→ **Records to process**:
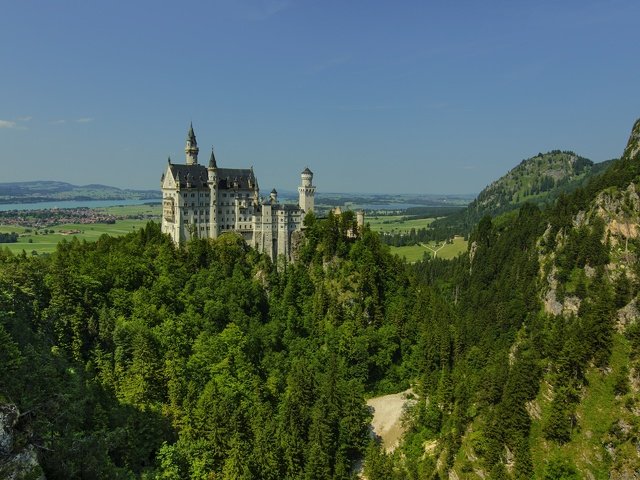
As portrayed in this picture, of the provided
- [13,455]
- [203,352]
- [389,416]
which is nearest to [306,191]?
[203,352]

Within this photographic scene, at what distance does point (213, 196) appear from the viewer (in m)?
106

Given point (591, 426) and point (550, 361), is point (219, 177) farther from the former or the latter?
point (591, 426)

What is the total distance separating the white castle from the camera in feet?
338

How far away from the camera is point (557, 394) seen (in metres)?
59.8

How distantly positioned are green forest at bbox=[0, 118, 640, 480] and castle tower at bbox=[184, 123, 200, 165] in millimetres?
18891

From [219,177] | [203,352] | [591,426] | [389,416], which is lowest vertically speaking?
[389,416]

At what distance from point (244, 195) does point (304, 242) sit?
59.8 feet

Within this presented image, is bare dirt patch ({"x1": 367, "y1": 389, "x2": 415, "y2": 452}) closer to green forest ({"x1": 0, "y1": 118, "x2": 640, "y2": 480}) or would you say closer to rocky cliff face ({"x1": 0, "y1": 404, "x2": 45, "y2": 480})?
green forest ({"x1": 0, "y1": 118, "x2": 640, "y2": 480})

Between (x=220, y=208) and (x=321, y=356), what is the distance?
40604 mm

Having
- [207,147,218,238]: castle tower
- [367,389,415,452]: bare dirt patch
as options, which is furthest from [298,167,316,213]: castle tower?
[367,389,415,452]: bare dirt patch

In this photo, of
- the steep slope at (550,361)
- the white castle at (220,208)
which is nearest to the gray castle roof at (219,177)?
the white castle at (220,208)

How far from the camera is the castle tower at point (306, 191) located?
112m

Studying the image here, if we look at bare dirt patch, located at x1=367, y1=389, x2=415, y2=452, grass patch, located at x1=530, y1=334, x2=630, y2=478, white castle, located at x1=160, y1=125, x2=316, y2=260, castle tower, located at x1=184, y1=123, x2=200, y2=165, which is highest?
castle tower, located at x1=184, y1=123, x2=200, y2=165

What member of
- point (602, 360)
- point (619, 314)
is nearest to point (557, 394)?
point (602, 360)
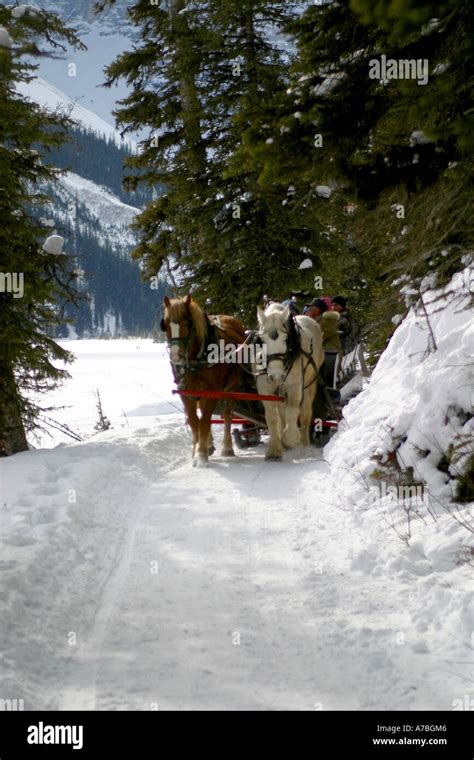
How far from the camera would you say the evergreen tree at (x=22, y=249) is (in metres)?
10.2

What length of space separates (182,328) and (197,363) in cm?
60

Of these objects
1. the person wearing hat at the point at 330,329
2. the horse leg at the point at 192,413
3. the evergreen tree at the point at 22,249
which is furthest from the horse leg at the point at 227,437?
the evergreen tree at the point at 22,249

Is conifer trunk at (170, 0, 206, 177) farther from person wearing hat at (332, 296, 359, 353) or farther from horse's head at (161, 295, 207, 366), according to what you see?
horse's head at (161, 295, 207, 366)

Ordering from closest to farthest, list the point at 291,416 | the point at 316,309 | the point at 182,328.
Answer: the point at 182,328 → the point at 291,416 → the point at 316,309

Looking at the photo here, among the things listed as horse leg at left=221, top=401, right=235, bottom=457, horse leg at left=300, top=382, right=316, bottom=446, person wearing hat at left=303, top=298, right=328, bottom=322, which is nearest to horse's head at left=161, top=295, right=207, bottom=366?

→ **Task requirements**: Can you format the lines above as a numbered list, skipping blank lines and leaving the pictures out?

→ **The solution**:
1. As portrayed in this picture, of the provided
2. - [13,455]
3. - [203,352]
4. - [389,416]
5. which is nearest to [306,191]?
6. [203,352]
7. Within this photographic scene, at what distance does point (213, 196) appear from the viewer (in m)?
8. 106
9. Given point (591, 426) and point (550, 361), is point (219, 177) farther from the former or the latter?
10. point (591, 426)
11. What is the total distance separating the white castle from the camera in feet?
12. 338
13. How far away from the camera is point (557, 394) seen (in metres)?
14. 59.8
15. How distantly positioned are green forest at bbox=[0, 118, 640, 480] and castle tower at bbox=[184, 123, 200, 165] in millimetres?
16. 18891
17. From [219,177] | [203,352] | [591,426] | [389,416], which is lowest vertically speaking?
18. [389,416]
19. At what distance from point (244, 195) does point (304, 242) sit?
20. 59.8 feet
21. Within this presented image, is bare dirt patch ({"x1": 367, "y1": 389, "x2": 415, "y2": 452}) closer to green forest ({"x1": 0, "y1": 118, "x2": 640, "y2": 480}) or would you say closer to rocky cliff face ({"x1": 0, "y1": 404, "x2": 45, "y2": 480})?
22. green forest ({"x1": 0, "y1": 118, "x2": 640, "y2": 480})
23. Between (x=220, y=208) and (x=321, y=356), what is the distance?
24. 40604 mm
25. Having
26. - [207,147,218,238]: castle tower
27. - [367,389,415,452]: bare dirt patch
28. as options, which is furthest from [298,167,316,213]: castle tower?
29. [367,389,415,452]: bare dirt patch
30. In this photo, of
31. - the steep slope at (550,361)
32. - the white castle at (220,208)
33. which is nearest to the gray castle roof at (219,177)?
34. the white castle at (220,208)
35. How far from the camera is the castle tower at point (306, 191) located?
36. 112m
37. Studying the image here, if we look at bare dirt patch, located at x1=367, y1=389, x2=415, y2=452, grass patch, located at x1=530, y1=334, x2=630, y2=478, white castle, located at x1=160, y1=125, x2=316, y2=260, castle tower, located at x1=184, y1=123, x2=200, y2=165, which is highest?
38. castle tower, located at x1=184, y1=123, x2=200, y2=165
39. What member of
40. - point (602, 360)
41. - point (619, 314)
42. is nearest to point (557, 394)?
43. point (602, 360)
44. How far from the camera would you say the evergreen tree at (x=22, y=249) is (in metres)?
45. 10.2
46. What length of space separates (182,328) and (197,363) in cm?
47. 60
48. Of these objects
49. 1. the person wearing hat at the point at 330,329
50. 2. the horse leg at the point at 192,413
51. 3. the evergreen tree at the point at 22,249
52. which is furthest from the horse leg at the point at 227,437?
53. the evergreen tree at the point at 22,249
54. Is conifer trunk at (170, 0, 206, 177) farther from person wearing hat at (332, 296, 359, 353) or farther from horse's head at (161, 295, 207, 366), according to what you see?
55. horse's head at (161, 295, 207, 366)
56. Ordering from closest to farthest, list the point at 291,416 | the point at 316,309 | the point at 182,328.
57. Answer: the point at 182,328 → the point at 291,416 → the point at 316,309
58. Looking at the photo here, among the things listed as horse leg at left=221, top=401, right=235, bottom=457, horse leg at left=300, top=382, right=316, bottom=446, person wearing hat at left=303, top=298, right=328, bottom=322, which is nearest to horse's head at left=161, top=295, right=207, bottom=366?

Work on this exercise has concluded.